### What you are asked to do
Turn the lines below into a numbered list, skipping blank lines and leaving out the pictures.

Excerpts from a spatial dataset

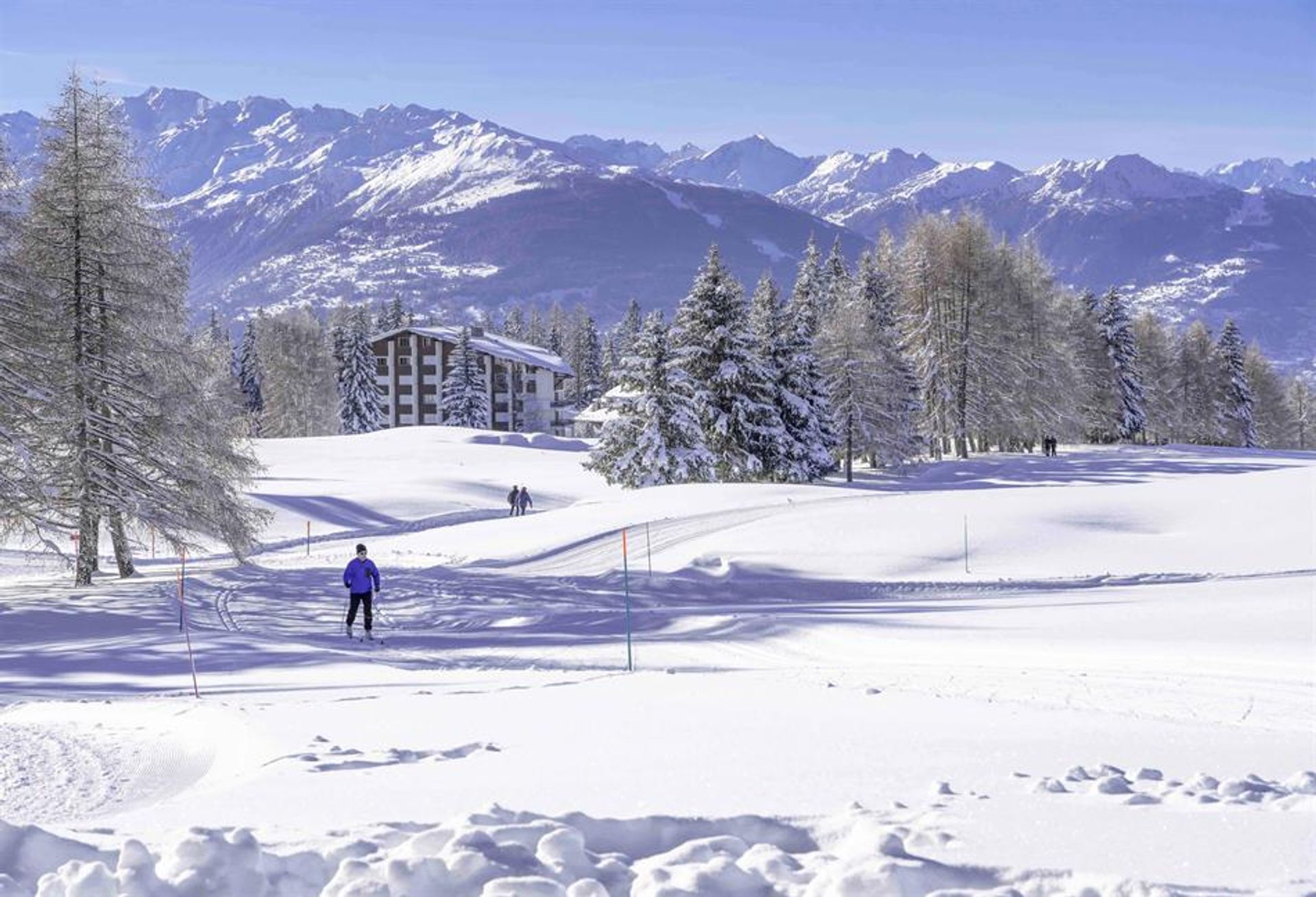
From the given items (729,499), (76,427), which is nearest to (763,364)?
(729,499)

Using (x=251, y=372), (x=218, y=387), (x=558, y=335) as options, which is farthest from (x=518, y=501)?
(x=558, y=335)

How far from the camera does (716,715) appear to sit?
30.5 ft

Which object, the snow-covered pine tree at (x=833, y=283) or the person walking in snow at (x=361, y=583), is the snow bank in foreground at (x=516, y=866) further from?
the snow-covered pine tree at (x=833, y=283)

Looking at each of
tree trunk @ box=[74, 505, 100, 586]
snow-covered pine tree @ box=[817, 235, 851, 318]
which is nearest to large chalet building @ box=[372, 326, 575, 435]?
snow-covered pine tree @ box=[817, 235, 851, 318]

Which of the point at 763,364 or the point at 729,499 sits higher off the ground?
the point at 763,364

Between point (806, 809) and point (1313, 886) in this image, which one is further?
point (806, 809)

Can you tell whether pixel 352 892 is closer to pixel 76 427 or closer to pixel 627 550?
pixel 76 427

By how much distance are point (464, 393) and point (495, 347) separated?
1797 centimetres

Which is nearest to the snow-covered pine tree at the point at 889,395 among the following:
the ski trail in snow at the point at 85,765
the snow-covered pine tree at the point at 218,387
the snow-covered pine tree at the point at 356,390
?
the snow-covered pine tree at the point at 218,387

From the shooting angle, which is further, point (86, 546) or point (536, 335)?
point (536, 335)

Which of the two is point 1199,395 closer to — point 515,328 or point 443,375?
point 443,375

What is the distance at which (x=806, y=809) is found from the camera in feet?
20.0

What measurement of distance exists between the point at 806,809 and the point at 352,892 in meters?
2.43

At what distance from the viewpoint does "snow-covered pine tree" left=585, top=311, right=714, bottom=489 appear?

### Reply to the exercise
1. From the given items (729,499), (76,427), which is nearest to (763,364)?
2. (729,499)
3. Using (x=251, y=372), (x=218, y=387), (x=558, y=335) as options, which is farthest from (x=518, y=501)?
4. (x=558, y=335)
5. How far from the camera does (716,715) appear to sit?
6. 30.5 ft
7. Which object, the snow-covered pine tree at (x=833, y=283) or the person walking in snow at (x=361, y=583), is the snow bank in foreground at (x=516, y=866) further from?
8. the snow-covered pine tree at (x=833, y=283)
9. Looking at each of
10. tree trunk @ box=[74, 505, 100, 586]
11. snow-covered pine tree @ box=[817, 235, 851, 318]
12. which is nearest to large chalet building @ box=[372, 326, 575, 435]?
13. snow-covered pine tree @ box=[817, 235, 851, 318]
14. Which of the point at 763,364 or the point at 729,499 sits higher off the ground?
15. the point at 763,364
16. Between point (806, 809) and point (1313, 886) in this image, which one is further?
17. point (806, 809)
18. Can you tell whether pixel 352 892 is closer to pixel 76 427 or closer to pixel 627 550?
19. pixel 76 427
20. By how much distance are point (464, 393) and point (495, 347) separated?
21. 1797 centimetres
22. Which is nearest to the snow-covered pine tree at the point at 889,395 among the following:
23. the ski trail in snow at the point at 85,765
24. the snow-covered pine tree at the point at 218,387
25. the snow-covered pine tree at the point at 356,390
26. ?
27. the snow-covered pine tree at the point at 218,387
28. From the shooting angle, which is further, point (86, 546) or point (536, 335)?
29. point (536, 335)
30. Which of the two is point 1199,395 closer to — point 515,328 or point 443,375?
31. point 443,375
32. What is the distance at which (x=806, y=809) is found from the camera in feet?
33. 20.0
34. What measurement of distance exists between the point at 806,809 and the point at 352,892 in meters?
35. 2.43
36. At what distance from the viewpoint does "snow-covered pine tree" left=585, top=311, right=714, bottom=489 appear?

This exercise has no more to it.